BDP Eş Başkanı Gülten Kışanak, Eşitlik ve Demokrasi Partisi (EDP) tarafından düzenlenen "Kürt Sorunu ve Çözüm Önerileri" sempozyumu sonrası basın mensuplarının sorularını cevapladı. Gazetecilerin "BDP Eş Başkanı Selahattin Demirtaş'ın 'iki dilli hayat' açıklamasına Genelkurmay Başkanlığı'nın yazılı açıklama ile cevap vermesi konusundaki soruları üzerine Kışanak, Genelkurmay Başkanlığı'nın bu konuda muhatapları olmadığını söyledi. Konunun gerçek muhatabının siyasi aktörler, parlamento, siyasi partiler ve sivil toplum kuruluşları olduğunu ifade eden Kışanak, "Ordunun işi olmayan bir konuda konuşmasını eski alışkanlıkların bir tekrarı olarak görüyoruz ve demokrasi içinde yeri olmadığını ifade etmek istiyorum." şeklinde konuştu.

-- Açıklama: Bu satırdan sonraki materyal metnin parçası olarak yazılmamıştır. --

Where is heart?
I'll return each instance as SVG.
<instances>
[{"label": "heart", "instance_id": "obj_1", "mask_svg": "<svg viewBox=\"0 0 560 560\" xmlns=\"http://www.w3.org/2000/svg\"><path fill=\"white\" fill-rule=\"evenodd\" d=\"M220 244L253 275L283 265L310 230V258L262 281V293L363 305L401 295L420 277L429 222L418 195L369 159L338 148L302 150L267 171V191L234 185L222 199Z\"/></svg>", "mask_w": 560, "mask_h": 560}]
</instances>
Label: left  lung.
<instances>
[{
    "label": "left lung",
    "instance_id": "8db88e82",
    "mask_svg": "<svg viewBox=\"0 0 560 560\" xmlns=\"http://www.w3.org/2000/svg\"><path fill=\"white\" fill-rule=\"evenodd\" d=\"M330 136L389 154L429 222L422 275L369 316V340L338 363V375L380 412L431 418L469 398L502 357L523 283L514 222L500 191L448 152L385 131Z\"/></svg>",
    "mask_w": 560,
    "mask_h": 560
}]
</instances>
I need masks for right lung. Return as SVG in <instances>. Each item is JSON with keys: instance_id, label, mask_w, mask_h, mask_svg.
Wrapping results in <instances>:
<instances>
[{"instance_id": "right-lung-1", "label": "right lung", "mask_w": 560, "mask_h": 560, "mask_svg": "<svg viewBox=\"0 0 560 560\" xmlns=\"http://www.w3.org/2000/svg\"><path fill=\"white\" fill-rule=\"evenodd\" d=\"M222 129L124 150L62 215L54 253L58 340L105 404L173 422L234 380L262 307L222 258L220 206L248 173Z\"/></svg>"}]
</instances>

Açıklamanın asıl muhatabının ise hükümet olduğunu savunan Kışanak şöyle konuştu: "Biz bu konuyu kamuoyunun gündemine getirdiğimizde kapatma davasından bahsetmeye, yasaları bu şekilde yönlendirmeye çalışan açıklamalar yaptılar. Muhtemelen buradan cesaret alarak Genelkurmay'dan böyle bir açıklama geldi." diye konuştu.
AK Parti Hükümetinin şimdiye kadar Türkiye kamuoyuna askeri vesayetle mücadele ettiğine dair güçlü bir imaj çizdiğini dile getiren Kışanak, Hükümetin gerçekten askeri vesayete karşı olup olmadığını bu açıklamaya karşı tutumundan anlaşılabileceğini dile getirdi.
SALDIRI GERÇEKSE PARTİ OLARAK KARŞISINDA DURURUZ
Basın mensuplarının 'Mersin'de Sarp Öztürk isimli sanatçının Kürtçe şarkı talebini kabul etmediği için öldürüldüğü' iddialarını sorması üzerine Kışanak, şu açıklamayı yaptı: "Hiç kimsenin hiç kimseyi bir şey yapmaya ya da yapmamaya zorlamaya hakkı yoktur. Herkes istediği şekilde yaşamak davranmak hakkına sahiptir. Bu konuda hiçbir şey kabul etmiyoruz. Böyle bir şey varsa parti olarak bu anlayışla, zihniyetle, saldırıyla mücadele ederiz."
Parti olarak yerel örgütlerden bilgi istediklerini belirten Kışanak sözlerini şöyle tamamladı: "Sanık gözaltında. Kendisinin avukatının ulaştıracağı bilgiler önemli. Böyle birşeyin olmuş olabileceğine ihtimal vermek istemiyorum. Bunun büyük bir ihtimalle adli bir olay olduğunu, eğlence aleminin bir sorunu olduğunu düşünmek istiyorum. Aksini aklımıza bile getirmek istemiyoruz."